- Film poster
- Directed by: Simon Fellows
- Written by: Brendan Higgins
- Produced by: Mark Williams Tai Duncan Gareth Ellis-Unwin Leon Clarance
- Starring: Andrew Scott Bronagh Waugh Denise Gough
- Cinematography: Marcel Zyskind
- Edited by: Chris Dickens David Arshadi
- Music by: John Hardy Music
- Distributed by: Shout! Studios
- Release date: April 19, 2019;
- Running time: 89 minutes
- Countries: United States United Kingdom
- Language: English

= A Dark Place =

2019 British and American film

A Dark Place (also titled Steel Country) is a 2019 British-American mystery thriller film directed by Simon Fellows and starring Andrew Scott, Bronagh Waugh and Denise Gough.

==Plot==
When a local boy goes missing, sanitation worker Donald Devlin (Andrew Scott) becomes concerned about the child and his grieving mother. Upon the discovery of the body of the boy in the town's creek, Donald does not believe that the boy drowned. He begins investigating on his own, dealing with feelings that make him believe that someone might have killed the child. Donald deals with anxiety and autism while taking care of his wheelchair-ridden mother and building a relationship with his teenage daughter. His anxiety and sometimes rudimentary attempts at finding the truth draw the attention of the local corrupt sheriff (portrayed by Michael Ross) who threatens Donald with legal charges, mocking his mental health problems and saying that he is delusional.
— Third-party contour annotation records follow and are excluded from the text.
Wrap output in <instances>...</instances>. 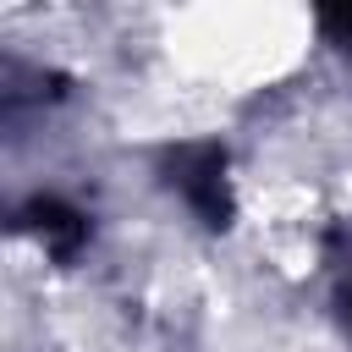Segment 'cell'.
Wrapping results in <instances>:
<instances>
[{
	"label": "cell",
	"instance_id": "obj_1",
	"mask_svg": "<svg viewBox=\"0 0 352 352\" xmlns=\"http://www.w3.org/2000/svg\"><path fill=\"white\" fill-rule=\"evenodd\" d=\"M170 182L182 187V198L204 214V226H226L231 220V192H226V148L214 143H192L170 160Z\"/></svg>",
	"mask_w": 352,
	"mask_h": 352
},
{
	"label": "cell",
	"instance_id": "obj_3",
	"mask_svg": "<svg viewBox=\"0 0 352 352\" xmlns=\"http://www.w3.org/2000/svg\"><path fill=\"white\" fill-rule=\"evenodd\" d=\"M319 22H324V28L336 33V38H352V6H341V11H324Z\"/></svg>",
	"mask_w": 352,
	"mask_h": 352
},
{
	"label": "cell",
	"instance_id": "obj_2",
	"mask_svg": "<svg viewBox=\"0 0 352 352\" xmlns=\"http://www.w3.org/2000/svg\"><path fill=\"white\" fill-rule=\"evenodd\" d=\"M16 226L33 231L55 258H72V253L82 248V236H88V220H82L72 204H60V198H33V204L16 214Z\"/></svg>",
	"mask_w": 352,
	"mask_h": 352
}]
</instances>
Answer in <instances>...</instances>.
After receiving ambiguous answers from an old classmate working for the police (Griff Furst), Donald is lured to a remote overpass and attacked by two masked men who, at gunpoint, try to make him commit suicide by jumping off the bridge. Donna Reutzel (Bronagh Waugh), a sanitation colleague of Donald, confronts the assailants with a revolver and chases them away with gunfire. As Donald continues investigating, he finds out that Dr. Joel Pomorski (portrayed by Andrew Massett), has been previously involved in child sexual abuse and that he was a frequent visitor to the Zeiglers house before the boy disappeared. Donald also finds out about Sheriff Mooney's close ties with Dr. Pomorski.

Donald grows upset at the thought of Pomorski abusing the boy and becomes more anxious and erratic. His behavior leads to verbal warnings from co-workers and a beating by Sheriff Mooney, who threatens Donald with death. Dealing with nostalgia and social alienation, Donald visits his teenage daughter one last time, fetching a bow and arrow from his daughter's closet. He then drives to Dr. Pomorski's residence.

When Dr. Pomorski arrives home from work, Donald is waiting for him with an emotionless expression on his face. Pomorski, realizing Donald's intentions, attempts to escape by running towards the open fields surrounding his house. Donald calmly walks behind him and shoots a single arrow, striking and killing Pomorski.

In seeming peace of mind, Donald sits on a fence next to Pomorski's body and waits for police to arrive. When officers arrive at the scene, Donald drops the bow and arrow, raising his hands as Sheriff Mooney looks on with a concerned expression. Police officers approach and subdue Donald, showing a breathless Sheriff Mooney looking from one side to another of the country road.

==Cast==
- Andrew Scott as Donald Devlin
- Bronagh Waugh as Donna Reutzel
- Denise Gough as Linda Connolly
- Michael Rose as Sheriff Benjamin Mooney
- Christa Bell Campbell as Wendy Connolly
- Sandra Ellis Lafferty as Betty Devlin
- Andrew Massett as Dr. Joel Pomorski
- Griff Furst as Max Himmler
- Jason Davis as Jerry Zeigler
- Kate Forbes as Patty Zeigler
- Cory Scott Allen as Randy Helsel

==Production==
Mostly filmed in Griffin, Georgia and Pittsburgh, PA.

==Reception==
The film has 62% rating on Rotten Tomatoes.

Odie Henderson of RogerEbert.com awarded the film two and a half stars. Ben Travis of Empire awarded the film three stars out of five. Stephen Carty of Radio Times also awarded the film three stars out of five.

Dennis Harvey of Variety gave the film a positive review and wrote, "The result is diverting enough, yet ends up more a mildly offbeat time-filler than something memorable." Frank Scheck of The Hollywood Reporter also gave the film a positive review and wrote, "Scott's strong, startling performance is the most effective element of Simon Fellows' offbeat crime thriller."